Holly - Potentially, but also potentially a really exciting opportunity because, don't forget, although we do have a system that people are very used to at the moment, we have huge issues of inequality within our education system. It's a well recognised problem that parental income is the greatest indicator of educational outcomes for young people. The kinds of opportunities that we might be developing through these kinds of innovations that this change might be necessitating teachers to make, could be a really fantastic opportunity for some of those inequities to be addressed. It's far too early to tell.
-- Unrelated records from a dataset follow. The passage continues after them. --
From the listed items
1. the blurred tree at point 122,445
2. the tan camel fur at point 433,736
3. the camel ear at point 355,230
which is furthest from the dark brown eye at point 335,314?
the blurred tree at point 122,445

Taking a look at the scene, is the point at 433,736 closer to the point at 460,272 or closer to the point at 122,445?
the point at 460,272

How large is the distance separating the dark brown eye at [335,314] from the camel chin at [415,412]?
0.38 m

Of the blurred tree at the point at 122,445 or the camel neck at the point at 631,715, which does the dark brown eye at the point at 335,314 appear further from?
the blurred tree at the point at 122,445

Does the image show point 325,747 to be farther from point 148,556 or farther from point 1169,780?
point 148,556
One of the really big differences that I've become fascinated by in the last few weeks has been how the grouping of learners has changed so significantly - that within the school context, children are batched according to age and they are most typically taught in single age classes. And what we've now had is children moving to, and young people moving to learning in the context of their families. And they might be an only child, so they might be learning alongside a couple of, or one other adult. But they might be learning alongside siblings who would typically be very different ages to them. And that I think is really opening our eyes as practitioners to the way in which we think about what really matters in terms of what counts as learning, and how we best facilitate learning. And the children and young people that I've been working with over the last few weeks have been very consistent in their message that actually what's really important to them, it's the contact with each other.

Chris - You're sort of saying, I think, that education needs a damn good shake up, this is an opportunity or a catalyst for that shakeup to happen. Because one report I read suggested that if you look at generation Z individuals born from the mid 1990s, 85% of the jobs that they're going to be doing that we're extensively training them for in schools right now, that they're going to be doing in 2030, don't even exist yet. So therefore that we have to have an eye on the future and this is an opportunity to reevaluate

Holly - Of course. And I think teachers do that. I don't think that schools are training young people for specific jobs. I think the notion of curriculum that we have within education in schools at the moment is much broader and richer than that. But you're absolutely right, types of employment are also changing very quickly. And that's really different to, for example, 50 years ago where you might well have been able to predict the sort of job that you were going to get when you grew up. And also that you would do that with some sorts of expectation that you probably be in that job for a significant number of years, quite possibly your entire working life. And that's very different as well. And so having an education system, that is nimble and adaptive is absolutely critical. And having technology and digital literacy and data literacy as a core part of that, I think everybody recognises is going to have to be part of the future. And schools were already working towards that, and I think what's happened because of this pandemic is a sort of kick-starting of some things that many schools knew they were going to have to do anyway but might not quite have got round to. It was rather like in the interview that our colleague from health was saying in terms of how GPS are used to working. I think the really big difference that we have in terms of the provision of education and schooling with the use of technology that is very different for schools than it is for that example of how a GP appointment might work is that actually education is not simply about a relationship with an individual. That's part of it, but it's not the whole thing. That actually the way in which humans learn as social animals is very, very important and there are some really great stuff coming out of the use of technology to enable those social contact., And I think it's really important that we as educators hold that in mind and that we don't just reduce the communication that we are using technology for to being simply of that very kind of one way teacher-pupil and hopefully a little bit of pupil back to teacher relationship, that actually pupil to pupil is also incredibly important.